### [SUPPLIED TEXT]

Harvard Papers in Botany
- Discipline: Botany
- Language: English

Publication details
- Publisher: Harvard University Herbaria (United States)
- Frequency: biannual

Standard abbreviations
- ISO 4: Harv. Pap. Bot.

Indexing
- ISSN: 1043-4534 (print) 1938-2944 (web)
- JSTOR: harpapbot

Links
- Journal homepage;

= Harvard Papers in Botany =

Harvard Papers in Botany (HPB) is a peer-reviewed scientific journal published by the Harvard University Herbaria through BioOne twice per year, in August and February. It covers all aspects of plants and fungi including research articles, insights, longer monographs, and reviews spanning floristics, economic botany, systematic botany, molecular phylogenetics, quantitative genetics, plant physiological ecology, and the history of botany. It also publishes book reviews and remembrances of well-known botanists. Manuscripts can be submitted by invitation only from a member of the HPB Editorial Board. Potential authors may propose papers to the board. The journal accepts submissions in English and Spanish.

### [QUESTIONS ON THE MATERIAL]
1) List the fields that, according to the journal description, the research articles, insights, monographs, and reviews span.
2) Reproduce the part of the journal description that starts at the words "Harvard Papers in Botany (HPB)" and ends after the words "English and Spanish.".

### [DATASET]
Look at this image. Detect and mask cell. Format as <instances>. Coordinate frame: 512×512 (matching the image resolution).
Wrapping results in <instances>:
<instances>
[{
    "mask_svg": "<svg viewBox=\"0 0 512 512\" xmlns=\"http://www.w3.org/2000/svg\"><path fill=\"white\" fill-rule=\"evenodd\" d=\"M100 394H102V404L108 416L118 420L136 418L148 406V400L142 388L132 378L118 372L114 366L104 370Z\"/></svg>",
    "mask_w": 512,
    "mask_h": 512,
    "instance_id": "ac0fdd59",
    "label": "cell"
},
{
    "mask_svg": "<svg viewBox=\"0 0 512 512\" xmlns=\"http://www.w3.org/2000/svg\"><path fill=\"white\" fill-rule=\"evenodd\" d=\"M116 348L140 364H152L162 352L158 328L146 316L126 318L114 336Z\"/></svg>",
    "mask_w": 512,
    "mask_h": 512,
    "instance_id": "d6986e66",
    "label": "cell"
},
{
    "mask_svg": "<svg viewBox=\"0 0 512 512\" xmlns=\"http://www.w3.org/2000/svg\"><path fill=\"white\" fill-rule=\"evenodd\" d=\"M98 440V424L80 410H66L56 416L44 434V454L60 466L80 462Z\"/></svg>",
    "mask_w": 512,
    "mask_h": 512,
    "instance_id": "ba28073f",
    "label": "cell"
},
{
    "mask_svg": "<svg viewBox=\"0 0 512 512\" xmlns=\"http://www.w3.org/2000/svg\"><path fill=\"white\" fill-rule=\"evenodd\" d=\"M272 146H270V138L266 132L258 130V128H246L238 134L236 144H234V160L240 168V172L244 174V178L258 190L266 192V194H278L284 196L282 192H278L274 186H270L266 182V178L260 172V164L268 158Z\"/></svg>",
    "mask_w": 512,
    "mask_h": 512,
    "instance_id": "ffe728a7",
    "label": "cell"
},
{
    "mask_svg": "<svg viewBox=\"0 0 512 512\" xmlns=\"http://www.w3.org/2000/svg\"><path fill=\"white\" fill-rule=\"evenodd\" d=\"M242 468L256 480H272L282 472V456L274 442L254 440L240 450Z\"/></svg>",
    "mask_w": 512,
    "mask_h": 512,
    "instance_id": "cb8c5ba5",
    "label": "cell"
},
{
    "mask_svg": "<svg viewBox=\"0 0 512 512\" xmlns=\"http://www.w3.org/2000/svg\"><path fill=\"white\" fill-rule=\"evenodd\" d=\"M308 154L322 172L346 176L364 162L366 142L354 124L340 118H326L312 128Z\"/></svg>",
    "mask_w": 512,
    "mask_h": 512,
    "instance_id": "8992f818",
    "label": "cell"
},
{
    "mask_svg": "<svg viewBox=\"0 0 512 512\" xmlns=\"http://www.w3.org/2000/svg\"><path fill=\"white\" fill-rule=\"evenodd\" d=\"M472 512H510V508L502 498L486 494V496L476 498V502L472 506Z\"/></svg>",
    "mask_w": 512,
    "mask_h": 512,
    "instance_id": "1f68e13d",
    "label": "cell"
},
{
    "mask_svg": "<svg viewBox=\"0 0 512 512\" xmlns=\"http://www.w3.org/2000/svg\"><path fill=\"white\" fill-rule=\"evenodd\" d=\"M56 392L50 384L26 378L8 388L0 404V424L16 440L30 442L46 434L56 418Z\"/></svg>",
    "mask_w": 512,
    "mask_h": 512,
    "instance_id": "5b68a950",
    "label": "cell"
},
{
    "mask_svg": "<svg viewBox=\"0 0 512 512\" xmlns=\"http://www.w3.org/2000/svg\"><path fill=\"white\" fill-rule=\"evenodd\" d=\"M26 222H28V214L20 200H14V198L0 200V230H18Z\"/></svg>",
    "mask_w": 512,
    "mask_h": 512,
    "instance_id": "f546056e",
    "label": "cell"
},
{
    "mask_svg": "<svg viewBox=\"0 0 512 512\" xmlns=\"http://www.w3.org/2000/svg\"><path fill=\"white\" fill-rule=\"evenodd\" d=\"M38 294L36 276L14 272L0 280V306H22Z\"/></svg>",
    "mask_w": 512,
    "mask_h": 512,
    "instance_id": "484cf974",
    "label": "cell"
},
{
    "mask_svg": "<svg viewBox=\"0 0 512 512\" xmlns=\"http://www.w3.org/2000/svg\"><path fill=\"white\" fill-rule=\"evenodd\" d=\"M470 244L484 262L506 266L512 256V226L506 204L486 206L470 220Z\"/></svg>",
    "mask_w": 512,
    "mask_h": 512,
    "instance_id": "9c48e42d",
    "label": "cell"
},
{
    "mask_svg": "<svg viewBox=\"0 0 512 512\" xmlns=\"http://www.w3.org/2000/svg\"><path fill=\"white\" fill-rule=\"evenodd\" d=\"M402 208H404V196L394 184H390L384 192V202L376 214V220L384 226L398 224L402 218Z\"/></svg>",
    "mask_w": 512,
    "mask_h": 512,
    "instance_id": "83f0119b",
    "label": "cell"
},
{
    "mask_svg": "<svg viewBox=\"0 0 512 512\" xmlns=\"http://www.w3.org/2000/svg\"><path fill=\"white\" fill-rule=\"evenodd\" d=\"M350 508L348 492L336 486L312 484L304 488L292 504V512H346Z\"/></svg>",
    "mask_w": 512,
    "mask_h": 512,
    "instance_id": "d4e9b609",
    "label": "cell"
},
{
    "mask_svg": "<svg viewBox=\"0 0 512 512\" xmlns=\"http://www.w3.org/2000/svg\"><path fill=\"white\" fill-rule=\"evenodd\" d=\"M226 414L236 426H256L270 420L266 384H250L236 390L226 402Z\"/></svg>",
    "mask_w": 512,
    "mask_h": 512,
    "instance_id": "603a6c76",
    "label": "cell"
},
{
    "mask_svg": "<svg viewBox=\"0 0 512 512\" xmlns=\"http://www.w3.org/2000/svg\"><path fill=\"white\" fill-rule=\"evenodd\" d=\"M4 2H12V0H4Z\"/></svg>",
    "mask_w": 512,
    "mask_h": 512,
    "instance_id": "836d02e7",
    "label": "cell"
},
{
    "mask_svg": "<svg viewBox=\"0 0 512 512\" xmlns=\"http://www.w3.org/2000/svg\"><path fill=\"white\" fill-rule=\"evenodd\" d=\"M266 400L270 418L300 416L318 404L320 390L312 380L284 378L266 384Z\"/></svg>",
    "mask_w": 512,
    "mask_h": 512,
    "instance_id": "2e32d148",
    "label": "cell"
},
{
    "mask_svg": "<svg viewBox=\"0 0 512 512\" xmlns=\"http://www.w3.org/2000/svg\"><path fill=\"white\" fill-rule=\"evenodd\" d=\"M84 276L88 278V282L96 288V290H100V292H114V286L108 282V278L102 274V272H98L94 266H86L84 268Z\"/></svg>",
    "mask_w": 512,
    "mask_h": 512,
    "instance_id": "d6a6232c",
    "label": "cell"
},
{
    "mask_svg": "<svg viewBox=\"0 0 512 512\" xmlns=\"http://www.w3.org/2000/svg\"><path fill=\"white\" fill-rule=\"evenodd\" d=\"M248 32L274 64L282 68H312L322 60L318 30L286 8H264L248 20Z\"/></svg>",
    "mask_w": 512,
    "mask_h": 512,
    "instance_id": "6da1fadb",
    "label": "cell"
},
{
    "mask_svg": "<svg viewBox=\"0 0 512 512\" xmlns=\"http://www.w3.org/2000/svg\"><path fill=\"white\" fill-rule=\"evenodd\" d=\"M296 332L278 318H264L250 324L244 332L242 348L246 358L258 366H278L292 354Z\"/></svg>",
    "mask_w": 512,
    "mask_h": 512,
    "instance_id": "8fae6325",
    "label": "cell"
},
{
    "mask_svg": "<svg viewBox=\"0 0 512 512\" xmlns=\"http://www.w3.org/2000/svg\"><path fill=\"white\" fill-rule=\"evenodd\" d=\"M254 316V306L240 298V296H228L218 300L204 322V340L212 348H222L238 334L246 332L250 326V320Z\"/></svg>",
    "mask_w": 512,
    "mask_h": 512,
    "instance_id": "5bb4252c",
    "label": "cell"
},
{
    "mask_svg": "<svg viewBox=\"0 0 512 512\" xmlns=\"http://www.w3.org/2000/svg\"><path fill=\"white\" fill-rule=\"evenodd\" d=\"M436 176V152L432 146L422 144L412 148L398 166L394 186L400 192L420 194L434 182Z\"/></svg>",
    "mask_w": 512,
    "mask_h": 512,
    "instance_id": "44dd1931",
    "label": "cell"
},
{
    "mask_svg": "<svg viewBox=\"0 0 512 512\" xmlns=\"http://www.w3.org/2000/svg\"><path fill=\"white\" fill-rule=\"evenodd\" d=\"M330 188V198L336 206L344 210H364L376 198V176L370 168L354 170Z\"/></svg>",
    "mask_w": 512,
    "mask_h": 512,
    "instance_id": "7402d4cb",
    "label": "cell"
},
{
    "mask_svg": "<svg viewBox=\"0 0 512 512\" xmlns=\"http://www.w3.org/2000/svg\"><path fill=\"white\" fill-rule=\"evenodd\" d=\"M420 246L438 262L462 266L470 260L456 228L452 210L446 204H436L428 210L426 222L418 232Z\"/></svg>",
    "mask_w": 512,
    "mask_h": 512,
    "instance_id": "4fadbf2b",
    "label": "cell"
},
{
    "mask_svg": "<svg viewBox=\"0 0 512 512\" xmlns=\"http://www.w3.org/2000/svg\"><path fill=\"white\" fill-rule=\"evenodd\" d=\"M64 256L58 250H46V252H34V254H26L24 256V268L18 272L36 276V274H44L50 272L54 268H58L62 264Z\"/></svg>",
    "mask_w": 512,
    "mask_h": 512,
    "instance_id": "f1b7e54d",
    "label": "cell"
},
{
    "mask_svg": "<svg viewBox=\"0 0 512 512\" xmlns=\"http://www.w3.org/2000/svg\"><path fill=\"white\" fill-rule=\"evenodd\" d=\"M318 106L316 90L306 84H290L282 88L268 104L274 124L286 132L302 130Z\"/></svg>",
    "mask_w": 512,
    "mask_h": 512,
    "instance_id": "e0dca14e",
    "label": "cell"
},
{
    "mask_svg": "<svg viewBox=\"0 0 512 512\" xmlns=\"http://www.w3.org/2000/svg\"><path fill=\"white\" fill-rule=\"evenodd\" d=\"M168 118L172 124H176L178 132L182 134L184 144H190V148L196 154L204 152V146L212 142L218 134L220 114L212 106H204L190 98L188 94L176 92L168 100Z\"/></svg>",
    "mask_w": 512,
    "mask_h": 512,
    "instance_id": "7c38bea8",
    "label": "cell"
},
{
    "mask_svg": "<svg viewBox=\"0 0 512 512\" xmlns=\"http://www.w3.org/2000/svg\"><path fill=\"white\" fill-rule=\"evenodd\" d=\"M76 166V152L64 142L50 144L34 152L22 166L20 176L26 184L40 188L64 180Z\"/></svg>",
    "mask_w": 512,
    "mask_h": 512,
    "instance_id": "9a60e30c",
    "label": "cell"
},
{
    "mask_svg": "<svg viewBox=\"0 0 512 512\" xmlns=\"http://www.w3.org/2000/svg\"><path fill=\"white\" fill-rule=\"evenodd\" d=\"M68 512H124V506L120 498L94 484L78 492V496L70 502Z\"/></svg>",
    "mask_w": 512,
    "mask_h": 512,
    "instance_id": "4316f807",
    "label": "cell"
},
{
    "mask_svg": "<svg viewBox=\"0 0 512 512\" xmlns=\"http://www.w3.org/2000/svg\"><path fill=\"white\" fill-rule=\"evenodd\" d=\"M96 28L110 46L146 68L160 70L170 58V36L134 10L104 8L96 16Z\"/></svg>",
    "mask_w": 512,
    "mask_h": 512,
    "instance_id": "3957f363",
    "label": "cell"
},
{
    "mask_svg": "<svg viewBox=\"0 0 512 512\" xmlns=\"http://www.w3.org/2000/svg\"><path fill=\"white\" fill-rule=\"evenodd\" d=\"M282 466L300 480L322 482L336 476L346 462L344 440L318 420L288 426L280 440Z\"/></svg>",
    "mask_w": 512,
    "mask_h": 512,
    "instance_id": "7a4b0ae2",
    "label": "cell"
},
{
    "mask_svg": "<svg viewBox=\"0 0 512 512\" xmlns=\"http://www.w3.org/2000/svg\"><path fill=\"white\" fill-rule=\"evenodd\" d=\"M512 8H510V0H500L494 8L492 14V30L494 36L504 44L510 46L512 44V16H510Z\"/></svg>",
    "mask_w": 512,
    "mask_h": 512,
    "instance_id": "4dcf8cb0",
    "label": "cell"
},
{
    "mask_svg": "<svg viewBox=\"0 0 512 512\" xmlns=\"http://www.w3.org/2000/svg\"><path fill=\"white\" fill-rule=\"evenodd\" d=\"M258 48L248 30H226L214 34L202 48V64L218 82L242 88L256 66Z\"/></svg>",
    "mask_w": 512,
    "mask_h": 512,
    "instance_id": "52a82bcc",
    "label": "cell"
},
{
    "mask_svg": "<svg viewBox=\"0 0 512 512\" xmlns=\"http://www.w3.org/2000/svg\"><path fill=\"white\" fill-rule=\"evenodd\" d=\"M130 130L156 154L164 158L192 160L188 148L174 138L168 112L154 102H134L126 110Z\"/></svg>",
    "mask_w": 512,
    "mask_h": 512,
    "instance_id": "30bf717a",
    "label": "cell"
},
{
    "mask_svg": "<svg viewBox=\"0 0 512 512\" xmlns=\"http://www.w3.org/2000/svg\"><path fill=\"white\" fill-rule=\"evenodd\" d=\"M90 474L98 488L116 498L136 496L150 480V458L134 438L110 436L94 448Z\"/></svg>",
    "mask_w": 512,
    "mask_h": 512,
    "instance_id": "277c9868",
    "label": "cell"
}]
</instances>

### [PER-TASK OUTPUTS]
1)
floristics
economic botany
systematic botany
molecular phylogenetics
quantitative genetics
plant physiological ecology
the history of botany

2)
Harvard Papers in Botany (HPB) is a peer-reviewed scientific journal published by the Harvard University Herbaria through BioOne twice per year, in August and February. It covers all aspects of plants and fungi including research articles, insights, longer monographs, and reviews spanning floristics, economic botany, systematic botany, molecular phylogenetics, quantitative genetics, plant physiological ecology, and the history of botany. It also publishes book reviews and remembrances of well-known botanists. Manuscripts can be submitted by invitation only from a member of the HPB Editorial Board. Potential authors may propose papers to the board. The journal accepts submissions in English and Spanish.